Friday Poem: "Anatomy of a Five-Lined Skink"
As someone who has been diagnosed with ADHD late in life, I have had a hard time reconciling my past experiences with this new (to me) lens of neurodivergence. When I reread past poems like this one, which I originally wrote when I was in my 20s, it becomes much clearer to me that I have been trying for most of my life to express on the page what it's like to be in my head. I just never knew there was any other way to think.
Anatomy of a Five-Lined Skink
Nose to tip, maybe six inches, three of them azure tail.
It weighs two feathers, a breeze, and some rain:
a sliver of flesh in a blissful calm between wiggles,
ribs like leaf-veins, or thinner, a comb of dog’s whiskers.

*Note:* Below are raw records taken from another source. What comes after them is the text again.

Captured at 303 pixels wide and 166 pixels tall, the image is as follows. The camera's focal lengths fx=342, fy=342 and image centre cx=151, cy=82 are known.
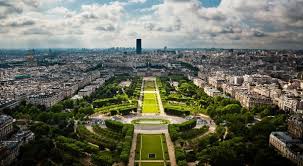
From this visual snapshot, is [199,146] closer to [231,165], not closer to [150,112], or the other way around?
[231,165]

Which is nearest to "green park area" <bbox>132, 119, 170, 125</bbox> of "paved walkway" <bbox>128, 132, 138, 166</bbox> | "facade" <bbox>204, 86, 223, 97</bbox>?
"paved walkway" <bbox>128, 132, 138, 166</bbox>

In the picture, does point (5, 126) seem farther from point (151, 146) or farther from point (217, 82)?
point (217, 82)

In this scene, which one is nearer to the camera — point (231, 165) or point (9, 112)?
point (231, 165)

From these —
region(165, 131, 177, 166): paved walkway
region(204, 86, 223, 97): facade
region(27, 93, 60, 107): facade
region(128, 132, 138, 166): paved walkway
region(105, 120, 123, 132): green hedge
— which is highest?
region(27, 93, 60, 107): facade

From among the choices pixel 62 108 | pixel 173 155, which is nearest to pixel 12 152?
pixel 173 155

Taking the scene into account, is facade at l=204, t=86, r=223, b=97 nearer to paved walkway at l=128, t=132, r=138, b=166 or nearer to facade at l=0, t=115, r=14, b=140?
paved walkway at l=128, t=132, r=138, b=166

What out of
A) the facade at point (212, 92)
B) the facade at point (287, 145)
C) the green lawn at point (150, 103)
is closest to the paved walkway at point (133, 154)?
the facade at point (287, 145)
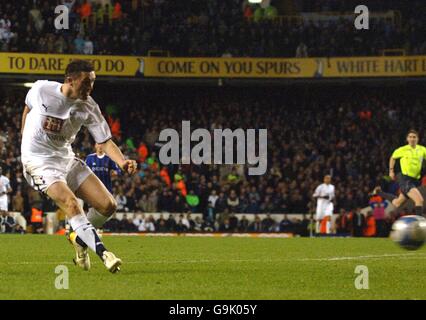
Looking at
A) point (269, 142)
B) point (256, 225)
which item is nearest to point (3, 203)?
point (256, 225)

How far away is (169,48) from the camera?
35219 mm

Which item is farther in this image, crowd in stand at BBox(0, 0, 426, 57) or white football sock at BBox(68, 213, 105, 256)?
crowd in stand at BBox(0, 0, 426, 57)

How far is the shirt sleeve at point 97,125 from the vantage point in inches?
443

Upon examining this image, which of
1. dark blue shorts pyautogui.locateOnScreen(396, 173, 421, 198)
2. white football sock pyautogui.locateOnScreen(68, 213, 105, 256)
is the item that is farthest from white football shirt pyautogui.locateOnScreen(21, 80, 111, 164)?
→ dark blue shorts pyautogui.locateOnScreen(396, 173, 421, 198)

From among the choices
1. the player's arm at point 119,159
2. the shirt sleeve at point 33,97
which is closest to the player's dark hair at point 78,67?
the shirt sleeve at point 33,97

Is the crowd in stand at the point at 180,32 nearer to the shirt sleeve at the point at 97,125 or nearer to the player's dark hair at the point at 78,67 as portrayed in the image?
the shirt sleeve at the point at 97,125

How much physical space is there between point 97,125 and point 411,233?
414 cm

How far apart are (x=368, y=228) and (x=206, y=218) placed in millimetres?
4883

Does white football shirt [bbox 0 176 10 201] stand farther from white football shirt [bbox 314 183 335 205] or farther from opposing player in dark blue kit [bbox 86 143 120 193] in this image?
white football shirt [bbox 314 183 335 205]

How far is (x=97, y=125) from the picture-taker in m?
11.3

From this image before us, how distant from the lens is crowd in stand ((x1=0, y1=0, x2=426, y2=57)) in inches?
1344

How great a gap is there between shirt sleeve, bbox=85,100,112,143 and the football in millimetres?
3905

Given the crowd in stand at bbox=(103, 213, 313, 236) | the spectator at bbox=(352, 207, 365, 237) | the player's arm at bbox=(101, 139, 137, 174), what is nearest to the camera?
the player's arm at bbox=(101, 139, 137, 174)
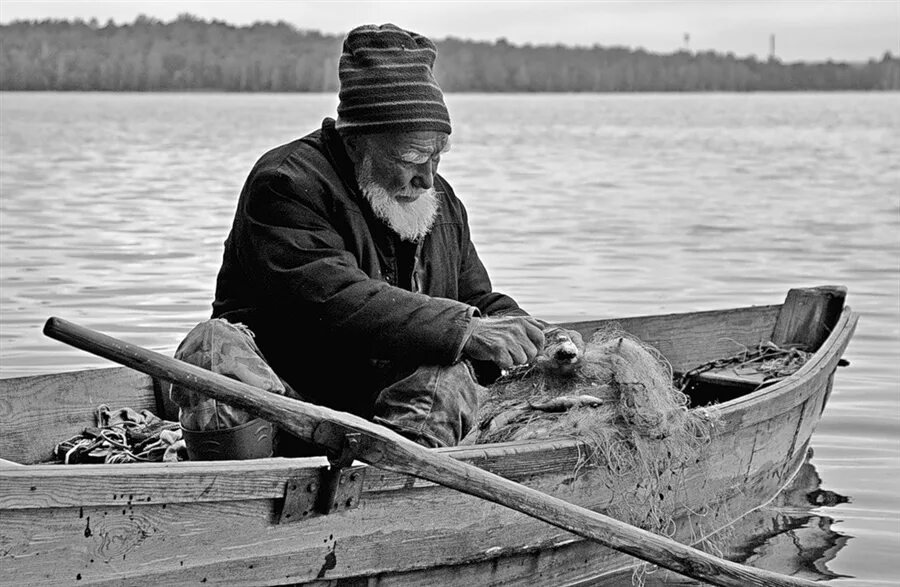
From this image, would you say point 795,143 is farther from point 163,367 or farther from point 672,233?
point 163,367

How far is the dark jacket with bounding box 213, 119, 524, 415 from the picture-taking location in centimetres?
416

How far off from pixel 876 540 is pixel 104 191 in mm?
18483

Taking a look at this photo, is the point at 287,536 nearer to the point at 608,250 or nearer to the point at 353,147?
the point at 353,147

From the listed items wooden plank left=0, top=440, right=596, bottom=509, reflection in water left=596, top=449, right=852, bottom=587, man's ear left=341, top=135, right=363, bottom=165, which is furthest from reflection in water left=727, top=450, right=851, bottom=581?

Lungs the size of orange seeds. Brain-pebble.
At least that’s what I can see out the window. It scoots
out from the live oak’s shadow, then stops so still it disappears.
Its heart must be humming like a fly’s wing, though,
on its shingle of daylight, exposed to passing birds—
to them it’s not much more than a crunchy worm.
All this so I won’t hear her talking: categorically
replacing each word from her mouth with a word
about a lizard. I’m filing away “space” and “needs”
and “time to figure things out,” making myself hear
“tongue” and “scales” and “hunting bugs in the magnolia.”
And she claims I never listen. How else might I focus so well?
Me and the reptile both, wobbling on a slick bubble of time—
there’s only so much running around a skink can do in sunlight
and live. And still her, talking through it—tears, chatter,
rustle, birdsong, a passing truck.
This poem appeared in River Styx No. 57.